* START DATA RECORDS *

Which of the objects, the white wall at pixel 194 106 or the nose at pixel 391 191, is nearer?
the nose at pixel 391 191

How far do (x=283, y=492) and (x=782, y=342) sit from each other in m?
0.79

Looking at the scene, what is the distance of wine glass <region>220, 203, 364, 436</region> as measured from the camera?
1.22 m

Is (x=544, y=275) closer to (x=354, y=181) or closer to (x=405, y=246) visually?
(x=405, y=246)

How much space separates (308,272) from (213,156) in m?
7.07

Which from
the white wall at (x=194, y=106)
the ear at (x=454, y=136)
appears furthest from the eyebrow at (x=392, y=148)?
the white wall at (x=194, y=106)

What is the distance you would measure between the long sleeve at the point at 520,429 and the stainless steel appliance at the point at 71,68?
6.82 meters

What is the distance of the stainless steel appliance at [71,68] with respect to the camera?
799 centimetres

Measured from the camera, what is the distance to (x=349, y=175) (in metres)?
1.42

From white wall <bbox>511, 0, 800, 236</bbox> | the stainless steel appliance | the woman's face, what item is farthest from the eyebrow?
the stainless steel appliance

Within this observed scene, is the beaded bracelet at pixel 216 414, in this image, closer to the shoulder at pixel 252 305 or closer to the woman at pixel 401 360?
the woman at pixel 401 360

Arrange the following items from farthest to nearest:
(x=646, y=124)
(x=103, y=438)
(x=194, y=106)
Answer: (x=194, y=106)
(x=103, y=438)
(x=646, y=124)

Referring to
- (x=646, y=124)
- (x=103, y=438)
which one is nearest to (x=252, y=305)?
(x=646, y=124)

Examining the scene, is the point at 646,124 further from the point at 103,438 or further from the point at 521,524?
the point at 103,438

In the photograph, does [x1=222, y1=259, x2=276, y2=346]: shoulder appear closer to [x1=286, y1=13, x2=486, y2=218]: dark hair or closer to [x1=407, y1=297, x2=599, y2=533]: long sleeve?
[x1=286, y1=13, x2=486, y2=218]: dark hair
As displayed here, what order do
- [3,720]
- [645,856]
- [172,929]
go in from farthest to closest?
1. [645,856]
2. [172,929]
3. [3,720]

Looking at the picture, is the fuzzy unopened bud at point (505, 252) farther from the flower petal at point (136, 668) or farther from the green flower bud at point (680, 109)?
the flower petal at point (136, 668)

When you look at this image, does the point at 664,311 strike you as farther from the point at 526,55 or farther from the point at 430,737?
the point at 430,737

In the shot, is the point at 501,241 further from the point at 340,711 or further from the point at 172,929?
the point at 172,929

* END DATA RECORDS *

WORK TO DO >>
Reproduce all of the data above word for word, leaving nothing out.

EXERCISE RESULT >>
Which of the objects, the white wall at pixel 194 106 or the nose at pixel 391 191, is nearer?
the nose at pixel 391 191

How far do (x=283, y=492) and (x=782, y=342) sit from each other in m?
0.79

Looking at the scene, what is the distance of wine glass <region>220, 203, 364, 436</region> as measured from the camera?
1.22 m

Is (x=544, y=275) closer to (x=354, y=181) or closer to (x=405, y=246) visually?
(x=405, y=246)

How much space separates (308,272) from (213,156) in m?
7.07

Which from
the white wall at (x=194, y=106)
the ear at (x=454, y=136)
appears furthest from the eyebrow at (x=392, y=148)?
the white wall at (x=194, y=106)

What is the distance you would measure between the long sleeve at the point at 520,429 and the stainless steel appliance at the point at 71,68?
6.82 meters

What is the distance of the stainless steel appliance at [71,68] with respect to the camera?
799 centimetres

Measured from the camera, what is the distance to (x=349, y=175) (in metres)?
1.42

From white wall <bbox>511, 0, 800, 236</bbox> | the stainless steel appliance | the woman's face, what item is farthest from the eyebrow?
the stainless steel appliance

Within this observed scene, is the beaded bracelet at pixel 216 414, in this image, closer to the shoulder at pixel 252 305 or closer to the woman at pixel 401 360?
the woman at pixel 401 360

Arrange the following items from farthest to nearest:
(x=646, y=124)
(x=103, y=438)
(x=194, y=106)
Answer: (x=194, y=106)
(x=103, y=438)
(x=646, y=124)

Referring to
- (x=646, y=124)
- (x=103, y=438)
which one is nearest to (x=252, y=305)?
(x=646, y=124)

Examining the scene, is the point at 646,124 further from the point at 103,438 or further from the point at 521,524?
the point at 103,438

In the photograph, does [x1=222, y1=259, x2=276, y2=346]: shoulder appear closer to [x1=286, y1=13, x2=486, y2=218]: dark hair or closer to [x1=407, y1=297, x2=599, y2=533]: long sleeve?
[x1=286, y1=13, x2=486, y2=218]: dark hair
As displayed here, what order do
- [3,720]
- [645,856]
- [172,929]
go in from farthest to closest?
1. [645,856]
2. [172,929]
3. [3,720]

Looking at the picture, is the fuzzy unopened bud at point (505, 252) farther from the flower petal at point (136, 668) or farther from the green flower bud at point (680, 109)?
the flower petal at point (136, 668)

When you look at this image, does the point at 664,311 strike you as farther from the point at 526,55 or farther from the point at 430,737?
the point at 430,737

In the shot, is the point at 501,241 further from the point at 340,711 or further from the point at 172,929?
the point at 172,929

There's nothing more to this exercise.